Required action 1 » Please copy the Diversity Arrays article word for word, starting with "Dr Kilian said this" and going on through "Dr Kilian said.".
Required action 2 » Carry on the Diversity Arrays article, writing new text that follows on from its final sentence.

Selected text »
-*-*-

Source: Northern Territory Police and Fire Services
Diversity Arrays is a Canberra-based social enterprise using science and data to help address some of the world’s greatest challenges, including climate change and food sustainability and food security.
Dr Andrzej Kilian founded Diversity Arrays in 2001. What started out slowly, has grown to a large organisation with over 60 employees and over 2,500 clients across 70 different countries.
As a spinoff from private not-for-profit, Diversity Arrays received initial funding through the Commonwealth’s Biotechnology Innovation Fund Project.
The ACT Government played an early role in Diversity Array’s journey too, by matching federal funding with $200,000 to help them start.
Diversity Arrays came to life when Dr Kilian invented a process for rapidly genotyping any organism without the need for previous DNA sequence information.
Dr Kilian said this meant they could take the DNA from any microorganism, plant or animal to analyse many fragments of DNA. Essentially his invention could generate genome profiles based on thousands or even millions of DNA fragments and generate more data, faster and more cost effectively than ever before.
“When we started 20 years ago, any kind of DNA sequencing was very expensive. Diversity Arrays was transformative at the time, and it reduced the cost significantly. We primarily worked in agriculture, but as we evolved, our services became more diverse too,” Dr Kilian said.
“Now we have three domains to our business, laboratory services, software development and data analytics. We were producing all this data, but we had to come up with a way to process all this knowledge and make it available in a way our clients could understand and put it to best use. That’s when the software arm of our business developed.”
In 2018, Diversity Arrays received matched funding of $1.2 million from the ACT Government’s Priority Investment Program (PIP).
The PIP grants foster innovation and collaboration between, industry, research institutions and universities to solve industry needs.
Working with the Australian National University (ANU) and University of Canberra (UC), Diversity Arrays invested about $3 million to help bring a new arm of software to life in a platform then known as EcoKDDart.
They combined DNA sequencing with a host of ecological data that was being published in academic journals, but not stored securely for longer term usage and in a more meaningful way to help industries relying on such research.

-*-*-

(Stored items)
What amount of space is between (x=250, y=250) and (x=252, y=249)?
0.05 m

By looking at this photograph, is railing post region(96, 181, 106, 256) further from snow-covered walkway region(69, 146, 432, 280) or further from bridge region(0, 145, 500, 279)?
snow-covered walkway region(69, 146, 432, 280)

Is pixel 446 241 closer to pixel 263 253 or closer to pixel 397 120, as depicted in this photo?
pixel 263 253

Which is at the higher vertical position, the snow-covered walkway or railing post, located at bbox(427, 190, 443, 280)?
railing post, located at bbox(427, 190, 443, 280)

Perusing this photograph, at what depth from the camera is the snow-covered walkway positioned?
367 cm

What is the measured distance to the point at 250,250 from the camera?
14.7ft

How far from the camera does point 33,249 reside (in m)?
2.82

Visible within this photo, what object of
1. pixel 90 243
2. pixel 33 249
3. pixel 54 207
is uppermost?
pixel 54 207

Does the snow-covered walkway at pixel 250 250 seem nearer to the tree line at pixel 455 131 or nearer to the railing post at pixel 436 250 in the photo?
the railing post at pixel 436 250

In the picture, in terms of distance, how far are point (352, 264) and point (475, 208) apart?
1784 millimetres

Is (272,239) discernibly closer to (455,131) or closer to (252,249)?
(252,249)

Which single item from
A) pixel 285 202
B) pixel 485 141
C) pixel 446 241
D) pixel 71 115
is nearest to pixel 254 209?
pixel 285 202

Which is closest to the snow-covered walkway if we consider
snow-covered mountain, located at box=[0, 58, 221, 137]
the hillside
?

-*-*-

Task result 1 »
Dr Kilian said this meant they could take the DNA from any microorganism, plant or animal to analyse many fragments of DNA. Essentially his invention could generate genome profiles based on thousands or even millions of DNA fragments and generate more data, faster and more cost effectively than ever before.
“When we started 20 years ago, any kind of DNA sequencing was very expensive. Diversity Arrays was transformative at the time, and it reduced the cost significantly. We primarily worked in agriculture, but as we evolved, our services became more diverse too,” Dr Kilian said.

Task result 2 »
“The PIP grant helped us develop the software and analytical tools with ANU and UC for an ecological data management system,” Dr Kilian said.
“We already had a data management system for breeding and agriculture, but ecology had very different needs. By integrating the two systems it’s allowed us to answer questions we didn’t even know we could ask.”
Dr Kilian said the evolution of EcoKDDart was in progress and would be launched later this year or early in 2024. Known as Ecologue, it will combine the three parts of their business – lab, software development and data analytics – into one integrated platform.
Ecologue will allow farmers, breeders, scientists and ecologists to improve the viability of their farms, quality of their yields and the value of their research.
“Practically, it means we generate large volume of genetic data from a small piece of a leaf, a single grain, small biopsy or hair sample. Alongside historical data on crop performance, weather, soil and biodiversity in the area, we get data we’ve never had before,” Dr Kilian said.
“It allows farms to select new varieties of crops and adapt them to meet future changing global weather patterns and climate change, produce better yields and improve food security and sustainability.
“The impacts are huge. We’re seeing modern genetic research and technology, and big data help deliver better economic, social, agricultural and environmental outcomes for the planet.”
Dr Kilian became an “accidental entrepreneur” through failure to commercialise his invention over 22 years ago.
“I didn’t want this technology to fall under exclusive rights with a multinational corporation. I wanted this technology to be available to for everyone,” he said.
“I believe it can help provide a solution to our planet’s greatest needs, climate change, food security, sustainability and nutrition. We need a new food production and cropping system for the world that’s more sustainable and moves away from mono-cropping. One that reduces chemical intervention, but still meets the world’s food needs and is sustainable for our planet.”
The ACT Government’s PIP grant is currently open and close 31 October 2023.